Rapidly developing new optimized vectors with AI
The consortium partners are fully committed to advancing gene therapies with the contributions of AI. Advanced machine learning algorithms developed by WhiteLab Genomics will synergize with TaRGeT's robust bioproduction capabilities, certified by the national biotherapy acceleration strategy. Additionally, TaRGeT and Institut Imagine will provide enhanced experimental cellular and physiological qualifications. Sanofi, on its part, will contribute not only its analytical expertise but also its steadfast commitment for the development of the next generation of gene therapy vectors. The use of AI will improve tissue and cellular specificity of AAV variants developed for two targets: podocytes and microglial cells, which are involved in rare kidney diseases (hereditary podocytopathies), with Institut Imagine, and neuro-ophthalmic diseases, particularly age-related macular degeneration (AMD), with TaRGeT at Nantes University. Over the next five years, WIDGeT aims to establish technological innovations for vector engineering and improve gene transfer tools to select solutions suitable for rare and common diseases treatable by gene therapy.

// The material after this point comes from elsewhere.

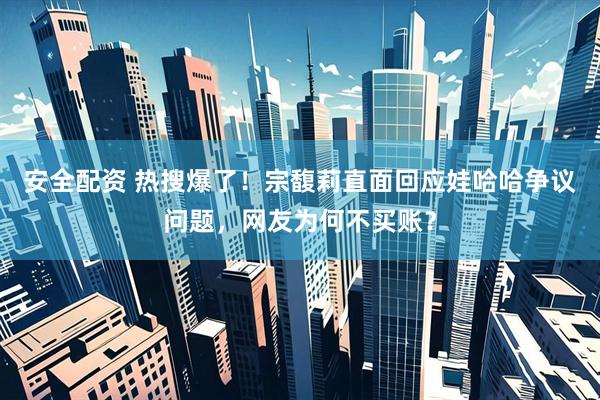 安全配资 热搜爆了！宗馥莉直面回应娃哈哈争议问题，网友为何不买账？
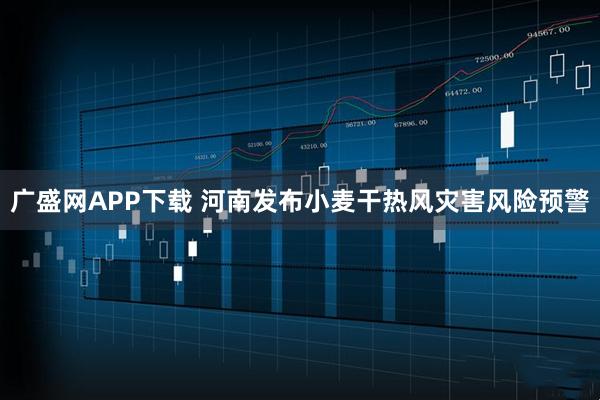 广盛网APP下载 河南发布小麦干热风灾害风险预警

"We are delighted to expand our collaboration with Sanofi and initiate partnerships with Institut Imagine and the TaRGeT Laboratory at Nantes University in the development of new genomic medicines. We believe that our technologies have the potential to revolutionize biopharmaceutical development and are confident that this consortium will have a significant impact on patient care. Together, we will turn this vision into reality," declares David Del Bourgo, CEO and co-founder of WhiteLab Genomics.